__Extract provided__
____________________

Response time analysis

We investigated the relationship between accuracy and response time using a mixed effects (random intercepts) linear regression model. Trial-wise (log-transformed) response times were predicted as a function of trial accuracy, rest score (participants’ observed scores on all other items), and item difficulty (one minus the proportion correct for that item). The mixed-effects model was estimated using the statsmodels python package (v0.12.2; Seabold & Perktold, 2010).

Item response models

We employed item response models to characterize the psychometric properties of each item. Specifically, we used additive multilevel item structure (AMIS) models (Geerlings et al., 2011; Cho et al., 2014; Lathrop & Cheng, 2017). In AMIS models, item parameters are defined according to a hierarchical structure in which item clones are nested in item templates. The foundation of all the models used here is the three-parameter logistic (3PL) item response model, where the probability of a correct response (yijk = 1) for person i on item clone k belonging to item template j is:

$$ p(y_{ijk} = 1) = \gamma_{jk} + (1-\gamma_{jk}) \cdot \text{logit}^{-1} \left( \alpha_{jk} \cdot \theta_{i} - \beta_{jk} \right) $$
(1)

____________________

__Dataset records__
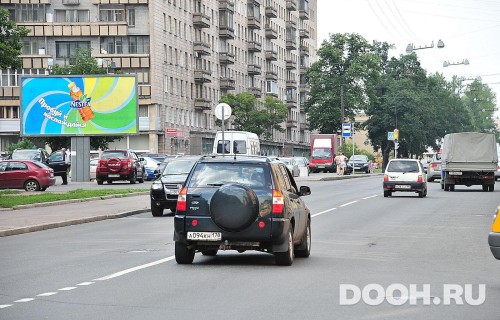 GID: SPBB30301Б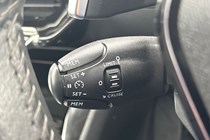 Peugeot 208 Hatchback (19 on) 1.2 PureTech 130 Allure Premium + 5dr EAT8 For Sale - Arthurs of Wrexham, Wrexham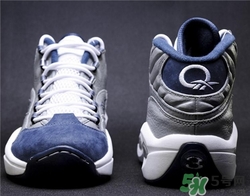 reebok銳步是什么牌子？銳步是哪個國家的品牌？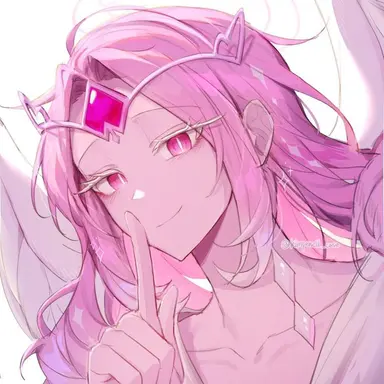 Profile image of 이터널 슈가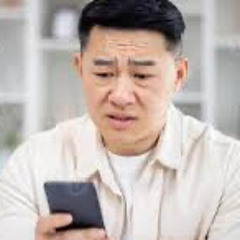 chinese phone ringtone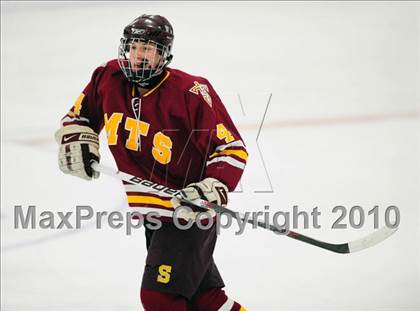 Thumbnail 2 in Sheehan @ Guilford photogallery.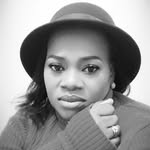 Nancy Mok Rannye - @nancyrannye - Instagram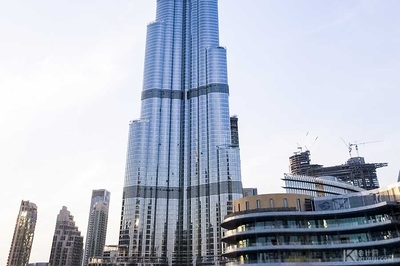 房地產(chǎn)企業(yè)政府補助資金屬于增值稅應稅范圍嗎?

____________________

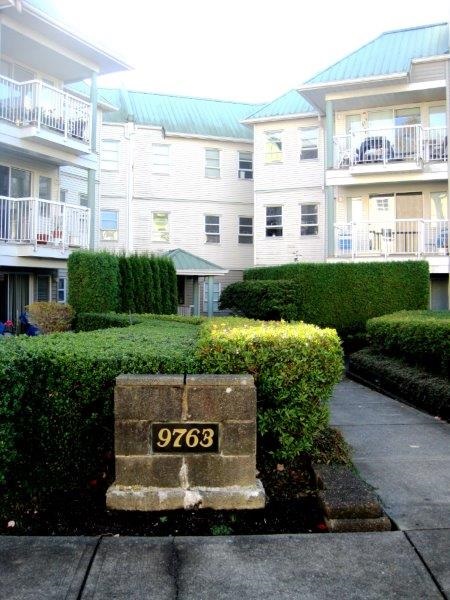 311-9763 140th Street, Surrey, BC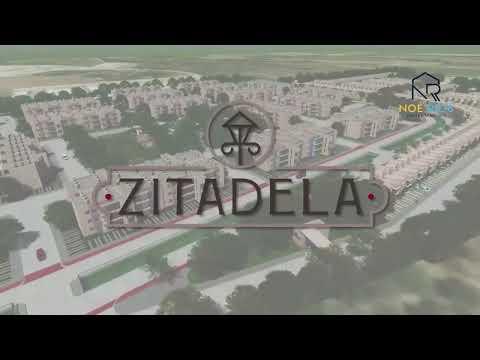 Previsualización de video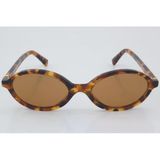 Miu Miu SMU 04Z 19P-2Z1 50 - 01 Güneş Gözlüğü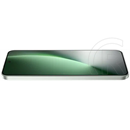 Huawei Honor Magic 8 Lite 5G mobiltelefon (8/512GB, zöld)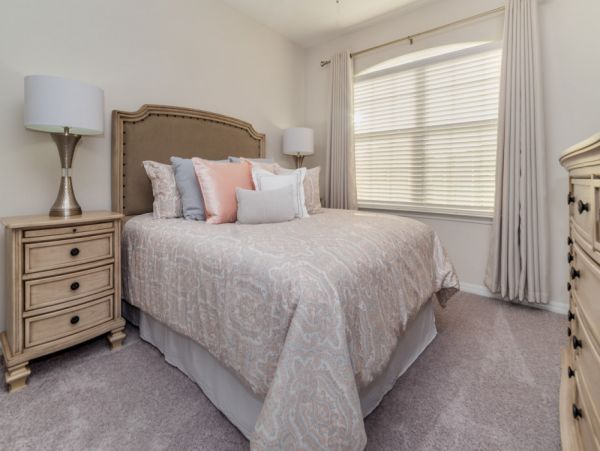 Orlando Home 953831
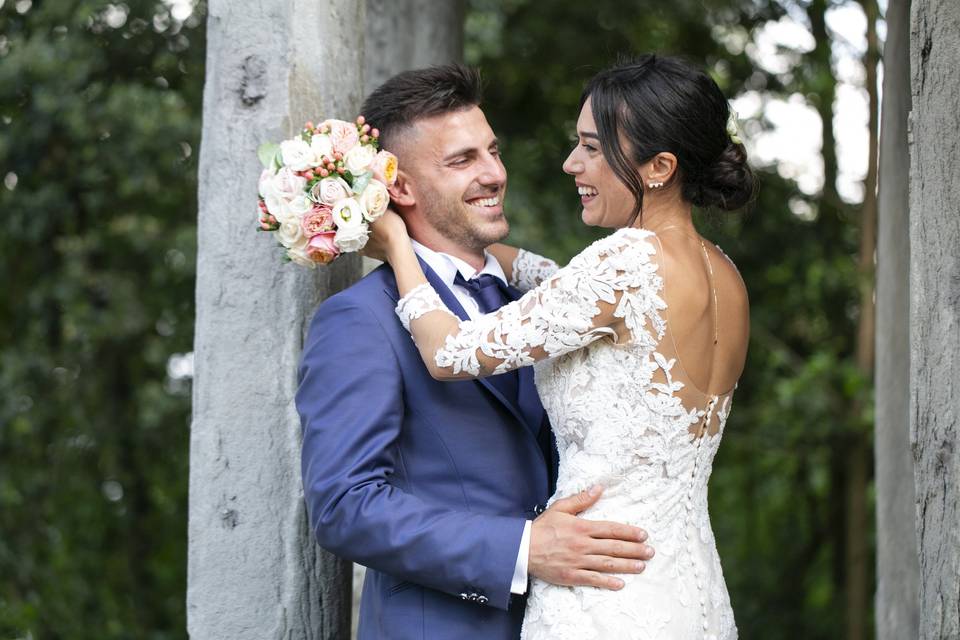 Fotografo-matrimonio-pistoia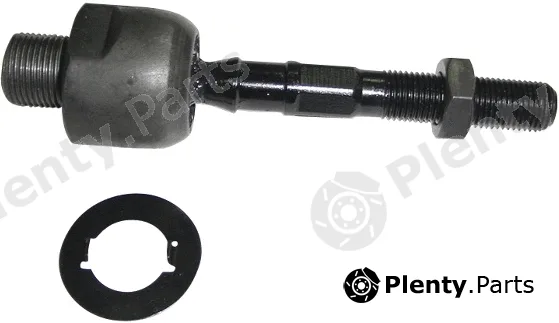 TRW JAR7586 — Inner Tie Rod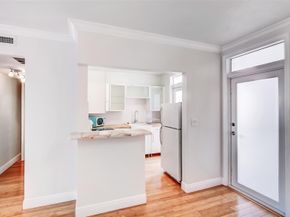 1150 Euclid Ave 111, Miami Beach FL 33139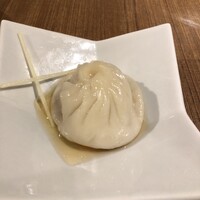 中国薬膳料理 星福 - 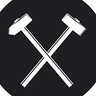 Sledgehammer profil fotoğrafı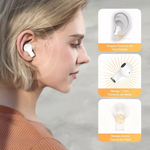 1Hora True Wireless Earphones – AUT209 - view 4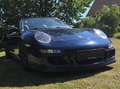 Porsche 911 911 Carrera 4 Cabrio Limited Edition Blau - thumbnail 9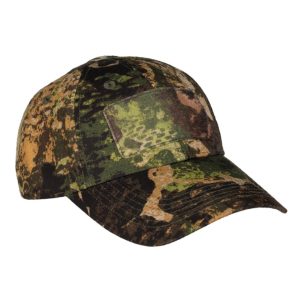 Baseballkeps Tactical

____________________

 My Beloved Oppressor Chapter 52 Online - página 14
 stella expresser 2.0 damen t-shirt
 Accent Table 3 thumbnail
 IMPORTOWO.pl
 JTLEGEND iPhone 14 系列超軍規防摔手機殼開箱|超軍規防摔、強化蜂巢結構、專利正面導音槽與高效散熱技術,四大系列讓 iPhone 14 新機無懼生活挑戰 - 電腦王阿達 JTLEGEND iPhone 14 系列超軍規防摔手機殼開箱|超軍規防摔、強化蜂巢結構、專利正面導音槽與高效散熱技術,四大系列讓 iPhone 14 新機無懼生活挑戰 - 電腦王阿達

____________________

__Work to complete__
A. In the methods passage, how is item difficulty defined?
B. Repeat word for word the part of the methods passage from "Response time analysis" to "Seabold & Perktold, 2010).".

__Written responses__
A. Item difficulty is one minus the proportion correct for that item.

B.
Response time analysis

We investigated the relationship between accuracy and response time using a mixed effects (random intercepts) linear regression model. Trial-wise (log-transformed) response times were predicted as a function of trial accuracy, rest score (participants’ observed scores on all other items), and item difficulty (one minus the proportion correct for that item). The mixed-effects model was estimated using the statsmodels python package (v0.12.2; Seabold & Perktold, 2010).